In case you should having problem adjusting your own audio volume (your monitor volume) and the volume control does not work it could be that hardware monitoring is enabled on your device.
Some audio devices will automatically play back any input they receive. This is called Direct Monitoring, Hardware Monitoring or Zero Latency Monitoring.
If this option is enabled on your audio interface, you will always hear any input you send to your interface (e.g. the instrument you connected to your interface) and adjusting volume for your signal will not work.
Open the settings dialog of your hardware
Click on the "Advanced Setting" Button in the Sound Setting section of your session. Alternatively, you can start the software that the manufacturer of your soundcard or audio interface has provided you with.
Deactivate Direct Monitoring
In the settings dialogue of your soundcard or audio interface you will find either a mixer panel showing you all channels of your audio interface or a checkbox to enable or disable Direct Monitoring.

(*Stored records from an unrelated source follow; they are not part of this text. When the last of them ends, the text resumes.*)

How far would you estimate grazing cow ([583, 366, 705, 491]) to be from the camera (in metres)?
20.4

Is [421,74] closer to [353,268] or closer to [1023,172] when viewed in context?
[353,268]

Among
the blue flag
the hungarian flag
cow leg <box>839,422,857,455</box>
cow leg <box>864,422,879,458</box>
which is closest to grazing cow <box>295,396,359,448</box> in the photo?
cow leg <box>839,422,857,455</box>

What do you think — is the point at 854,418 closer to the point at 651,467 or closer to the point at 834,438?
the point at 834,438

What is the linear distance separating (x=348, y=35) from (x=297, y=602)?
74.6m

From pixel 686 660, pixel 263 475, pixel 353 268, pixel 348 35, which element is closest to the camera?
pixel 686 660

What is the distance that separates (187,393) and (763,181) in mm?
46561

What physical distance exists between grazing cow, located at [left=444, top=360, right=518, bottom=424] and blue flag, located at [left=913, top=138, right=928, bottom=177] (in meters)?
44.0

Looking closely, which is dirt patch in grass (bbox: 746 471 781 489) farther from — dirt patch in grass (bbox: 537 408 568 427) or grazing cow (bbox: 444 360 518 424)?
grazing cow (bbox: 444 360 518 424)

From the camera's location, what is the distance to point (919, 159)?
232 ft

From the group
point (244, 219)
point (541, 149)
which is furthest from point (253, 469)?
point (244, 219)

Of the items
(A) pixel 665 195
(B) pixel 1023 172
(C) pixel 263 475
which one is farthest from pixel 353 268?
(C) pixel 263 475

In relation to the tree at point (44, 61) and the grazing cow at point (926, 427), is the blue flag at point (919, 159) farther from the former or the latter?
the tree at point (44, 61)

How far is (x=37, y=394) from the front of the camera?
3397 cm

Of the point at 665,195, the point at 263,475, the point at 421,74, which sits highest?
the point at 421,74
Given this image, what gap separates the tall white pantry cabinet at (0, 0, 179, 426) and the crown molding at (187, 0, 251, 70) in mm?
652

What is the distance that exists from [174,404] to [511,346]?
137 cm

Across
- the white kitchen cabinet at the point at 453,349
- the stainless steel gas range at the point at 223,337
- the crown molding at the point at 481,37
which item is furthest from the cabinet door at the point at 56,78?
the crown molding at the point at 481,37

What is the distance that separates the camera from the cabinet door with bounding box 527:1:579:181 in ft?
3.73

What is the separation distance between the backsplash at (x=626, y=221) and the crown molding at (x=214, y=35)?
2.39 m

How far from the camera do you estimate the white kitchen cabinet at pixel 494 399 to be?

In case of a Mixer Panel, make sure to identify the right channel (this is the channel that your instrument or the microphone is plugged in, for which you want to disable Direct Monitoring). Reduce the gain of that channel or completely mute this channel.
In case of a Checkbox, disable all Direct Monitoring on your soundcard or audio interface.
Disabling Direct Monitoring will not affect that you audio is transmitted to the other participants of your session. Also, you will still be able to play back the respective channel via sofasession, by adjusting the volume slider in the session under your picture, which is called Software Monitoring.
Unfortunately some devices do not let you disable direct monitoring. (eg. the "Zoom H2") If that's the case you can still use sofasession, just mute you own channel when you are in a session by adjusting the volume slider in the session under your picture to zero. This avoids any distraction in case the sofasession signal and the direct monitoring signal differ slightly.